BROADLEAF WEED CONTROL The best way to control dandelions and other common weeds is to
keep the grass healthy. If there are lots of weeds or areas of unhealthy grass, use a weed and feed type of fertilizer/weed
control once instead of the May - June fertilizer application. After this single treatment or if there are only a few weeds
in the lawn, use a liquid weed killer in spray bottles and according to the label instructions for spot treating the biggest
weeds. With this approach, a major weed control is only necessary every five years or so. Repeated applications of herbicide
several times a year, year after year, weakens the grass plants and adds unnecessary herbicide to the environment.
CRABGRASS WEED CONTROL Any pre-emergent crabgrass control can be used, but use it only
if crabgrass was a major problem the previous summer. This material should be applied at the same time the Forsythia are in
bloom. Again, if the grass is healthy, crabgrass should not be a problem or concern.
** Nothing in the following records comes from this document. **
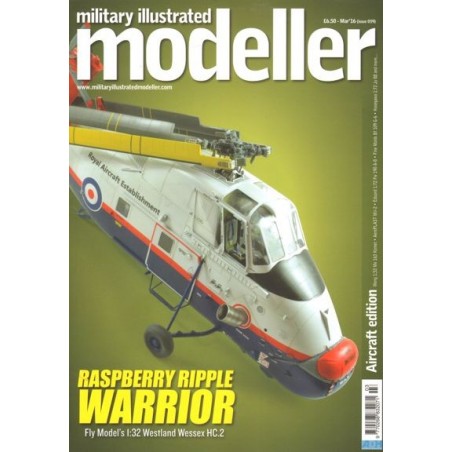 Military Illustrated Modeller (issue 59) Mar '16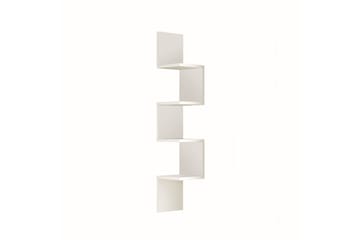 Ezzi Vägghylla 22 cm - Vit - Förvaring - Hylla
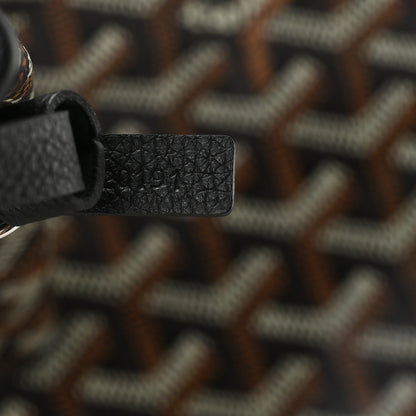 Goyard Goyardine Saint Louis PM Black 8 of 11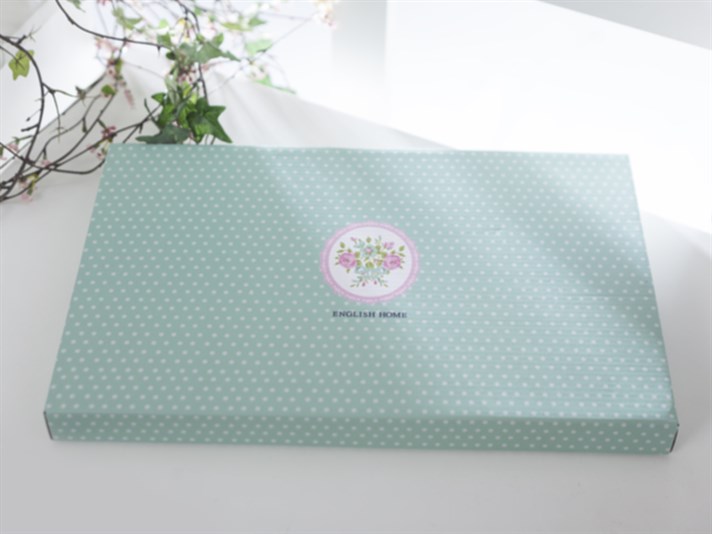Rose And Lace Bone China Tray 38 cm Pink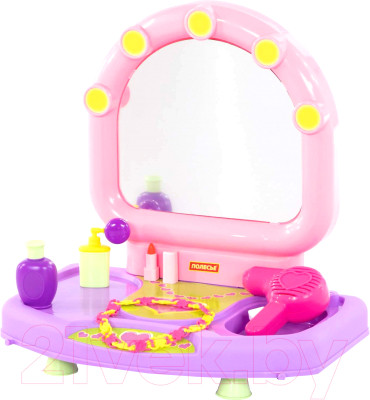 Туалетный столик игрушечный Полесье Салон красоты Милена / 53428 - фото 1 - id-p226215665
AERATION Thatch is a layer of dead roots growing on unhealthy lawns. This thatch layer will prevent
nutrients and water from reaching the healthy grass roots. Instead of removing the thatch with a thatching machine every spring,
use an aerator three times a year, spring, summer and late fall. Aerating loosens the compact soil, allows the soil and grass
roots to breathe and lets moisture and fertilizer penetrate deeper. This practice in combination with these other recommendations,
prevent thatch from becoming a problem.
MOWING When mowing the turf areas, it should be done so that no more than one-third the grass
blade is removed. For example, in the spring the mower should be set at 2" high. The grass should be mowed before the grass
blades reach 3" long. During hot, dry periods, the mower height should be raised to 3" to provide shade for the grass roots
and reduce stress on a weaken plant. When mowing the grass, leave the clippings on the ground. They will quickly fall between
the live grass plants and rapidly decompose, which returns nutrients back to the soil. Grass clippings do not contribute to
a thatch problem.
WATER The ideal amount of water for turf is one inch per week. If it rains a half an inch
for example, then only a second half an inch is required by irrigation. In those areas where the grass is allowed to turn
brown, the public should be informed that it is deliberate and that the grass is not harmed but is only in a dormant state.
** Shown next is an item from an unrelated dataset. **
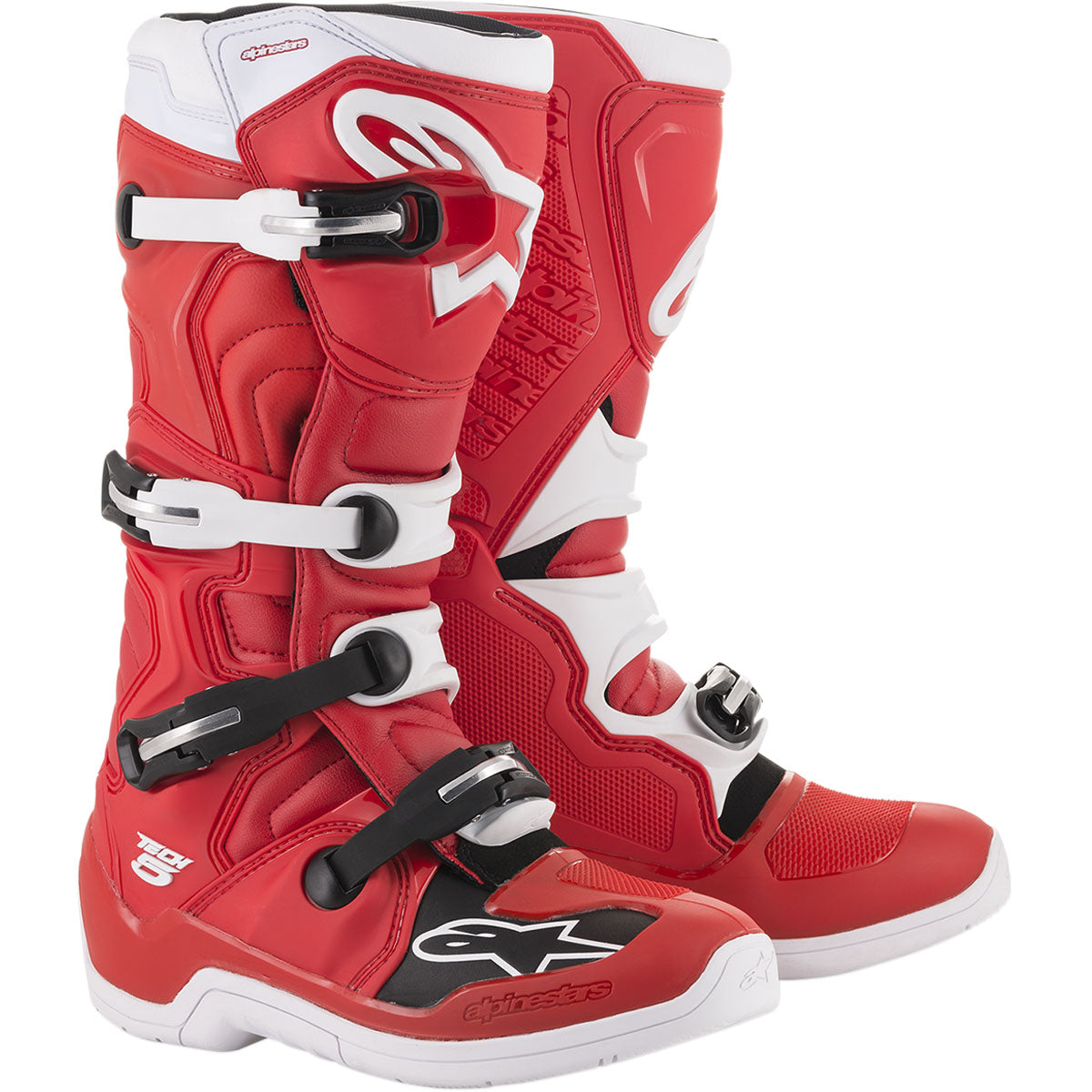 Alpinestars Tech 5 Boots - Red/White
In actually, only ball fields and highly visible parks and flower beds should be irrigated. To compromise between lush green
lawns and dry brown lawns, while conserving water, begin watering only when the grass develops a slightly purplish color.
This
program will need to be strictly followed on ball fields where healthy turf is important for the safety of the players. The
program can be a little less important where grass only needs to look good from a passing automobile.